_TEXTO CITADO_.
+ + + + + + +
Museu das descobertas no MNAA em Lisboa0 (0)
21 de Agosto, 2019
Museu das descobertas no MNAA
A ida ao museu começa em casa, num café em qualquer espaço em que se tenha conhecimento de uma exposição à qual se tem interesse em ir. Ao pesquisar na internet acerca do evento a que se tenciona ir, ao ler as folhas de sala ganha-se algum contacto e começa-se a tomar um mínimo conhecimento do que se vai encontrar. Este é o procedimento natural das coisas. Bem, para a exposição Museu das Descobertas o melhor método podse não ser bem este…
Ao olhar para um dos outdoors espalhados pelas estações do metropolitano, tomamos contacto com um retrato da autoria de Gortzius Geldorp (1553-1618), que nos fita diretamente com um olhar sereno e que nos convida a percorrer o caminho até ao Museu Nacional de Arte Antiga. No entanto, o nome Museu das Descobertas facilmente pode enganar-nos.

Dafné transformada em loureiro (pormenor)
+ + + + + + +
[Excertos de conjunto de dados de raciocínio espacial]
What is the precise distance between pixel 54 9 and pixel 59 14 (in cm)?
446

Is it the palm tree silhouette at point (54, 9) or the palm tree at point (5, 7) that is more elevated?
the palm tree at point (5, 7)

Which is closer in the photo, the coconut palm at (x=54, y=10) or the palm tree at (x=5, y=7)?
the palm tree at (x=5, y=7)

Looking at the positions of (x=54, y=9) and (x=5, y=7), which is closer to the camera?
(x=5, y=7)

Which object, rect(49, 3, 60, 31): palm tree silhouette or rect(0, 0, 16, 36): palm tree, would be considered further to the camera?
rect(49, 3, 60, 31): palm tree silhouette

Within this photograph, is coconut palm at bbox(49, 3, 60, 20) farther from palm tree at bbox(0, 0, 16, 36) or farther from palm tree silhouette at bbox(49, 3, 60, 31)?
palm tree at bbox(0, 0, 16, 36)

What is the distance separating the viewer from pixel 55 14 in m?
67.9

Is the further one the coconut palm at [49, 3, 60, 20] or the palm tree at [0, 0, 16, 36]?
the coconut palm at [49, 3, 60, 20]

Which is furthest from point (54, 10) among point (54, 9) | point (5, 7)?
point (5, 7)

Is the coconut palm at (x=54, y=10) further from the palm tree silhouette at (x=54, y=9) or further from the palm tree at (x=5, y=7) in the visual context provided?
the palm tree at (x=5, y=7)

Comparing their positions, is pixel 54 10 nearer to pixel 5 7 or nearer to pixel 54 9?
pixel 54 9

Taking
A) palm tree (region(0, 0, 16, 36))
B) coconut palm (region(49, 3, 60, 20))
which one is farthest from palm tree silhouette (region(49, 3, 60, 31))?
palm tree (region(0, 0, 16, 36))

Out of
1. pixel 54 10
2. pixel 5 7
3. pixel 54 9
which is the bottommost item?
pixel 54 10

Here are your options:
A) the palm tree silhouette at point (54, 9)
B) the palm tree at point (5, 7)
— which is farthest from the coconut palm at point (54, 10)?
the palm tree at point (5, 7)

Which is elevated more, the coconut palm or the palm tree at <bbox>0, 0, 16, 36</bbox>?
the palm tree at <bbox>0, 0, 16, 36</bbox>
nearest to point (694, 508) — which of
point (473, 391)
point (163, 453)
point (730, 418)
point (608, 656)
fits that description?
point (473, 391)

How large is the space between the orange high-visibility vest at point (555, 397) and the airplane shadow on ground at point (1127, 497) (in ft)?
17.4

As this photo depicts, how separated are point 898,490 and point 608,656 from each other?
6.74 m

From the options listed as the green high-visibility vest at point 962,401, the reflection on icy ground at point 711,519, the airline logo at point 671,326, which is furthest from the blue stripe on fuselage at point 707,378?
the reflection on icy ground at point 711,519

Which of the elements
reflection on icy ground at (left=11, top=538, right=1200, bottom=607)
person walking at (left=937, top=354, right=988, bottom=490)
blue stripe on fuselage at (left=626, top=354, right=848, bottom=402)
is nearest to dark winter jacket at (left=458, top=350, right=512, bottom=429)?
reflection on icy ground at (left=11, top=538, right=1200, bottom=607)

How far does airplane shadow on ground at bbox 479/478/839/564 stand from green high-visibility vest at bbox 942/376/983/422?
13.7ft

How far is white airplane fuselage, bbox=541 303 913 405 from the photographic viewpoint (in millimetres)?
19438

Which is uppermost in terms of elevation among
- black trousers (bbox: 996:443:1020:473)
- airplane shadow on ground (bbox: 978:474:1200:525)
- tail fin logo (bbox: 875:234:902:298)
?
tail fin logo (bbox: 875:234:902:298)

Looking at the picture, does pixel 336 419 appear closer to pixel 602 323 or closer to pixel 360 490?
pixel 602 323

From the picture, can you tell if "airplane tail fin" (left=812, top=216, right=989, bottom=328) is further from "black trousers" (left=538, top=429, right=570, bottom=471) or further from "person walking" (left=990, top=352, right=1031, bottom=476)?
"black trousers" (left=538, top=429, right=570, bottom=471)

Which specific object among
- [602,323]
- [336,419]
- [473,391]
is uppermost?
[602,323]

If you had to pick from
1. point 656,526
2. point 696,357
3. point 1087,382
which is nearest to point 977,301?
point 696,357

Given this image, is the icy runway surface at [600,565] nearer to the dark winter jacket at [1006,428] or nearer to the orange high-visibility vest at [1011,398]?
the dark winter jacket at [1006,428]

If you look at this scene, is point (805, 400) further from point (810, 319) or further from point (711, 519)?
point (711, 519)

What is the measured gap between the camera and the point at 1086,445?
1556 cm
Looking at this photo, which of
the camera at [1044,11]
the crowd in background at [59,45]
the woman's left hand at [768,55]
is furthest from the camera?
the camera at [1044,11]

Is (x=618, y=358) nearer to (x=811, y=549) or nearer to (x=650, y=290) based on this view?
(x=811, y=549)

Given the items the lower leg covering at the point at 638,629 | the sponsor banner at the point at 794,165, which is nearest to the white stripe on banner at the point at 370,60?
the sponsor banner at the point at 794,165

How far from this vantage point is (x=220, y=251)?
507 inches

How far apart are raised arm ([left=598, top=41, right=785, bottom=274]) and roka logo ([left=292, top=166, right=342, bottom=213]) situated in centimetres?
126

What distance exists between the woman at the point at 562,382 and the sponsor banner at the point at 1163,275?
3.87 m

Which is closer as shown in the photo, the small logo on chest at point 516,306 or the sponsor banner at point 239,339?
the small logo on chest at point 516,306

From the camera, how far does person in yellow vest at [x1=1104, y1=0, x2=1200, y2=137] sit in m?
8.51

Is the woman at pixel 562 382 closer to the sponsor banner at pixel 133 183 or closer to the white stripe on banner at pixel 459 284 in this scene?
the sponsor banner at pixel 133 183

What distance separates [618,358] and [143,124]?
+ + + + + + +
_TAREFAS A REALIZAR_.
[1] Responda, com base no texto sobre a exposição Museu das Descobertas:
(a) Em que data foi publicado?
(b) De quem é a autoria do retrato que aparece nos outdoors?
(c) Onde estão espalhados esses outdoors?
[2] Prossiga com o texto sobre a exposição Museu das Descobertas a partir do ponto em que termina.
As linhas constituem material independente do texto citado.

_RESPOSTAS POR ORDEM_.
[1]
(a) 21 de Agosto, 2019.
(b) De Gortzius Geldorp (1553-1618).
(c) Pelas estações do metropolitano.

[2]
Podemos imaginar que se trata de uma exposição que evoca naturalmente as viagens marítimas realizadas pelos portugueses e o contacto com os povos que lhes são estranhos e que resultaria naturalmente em produções artísticas muito particulares que denominamos resultantes de um natural hibridismo. Ou então pensaríamos que seria uma“brincadeira”com a querela que tem acontecido sobre a possibilidade de um Museu das Descobertas existir efetivamente, e quais as consequências de tal situação. Ainda assim, quando chegamos ao museu somos confrontados um uma proposta bastante diferente, igualmente apelativa.
Ao tratar o museu como um local de constante descoberta a exposição divide-se em múltiplos momentos que nos apresentam diversas temáticas: Contemplar, Religar, Doar, etc. e todas elas representando valências próprias de um museu, permitindo ao visitante ter uma noção que até agora já se encontrava bem definida – O museu não pode ser apenas um repositório de peças, que possam eventualmente ser vistas apenas por uma elite.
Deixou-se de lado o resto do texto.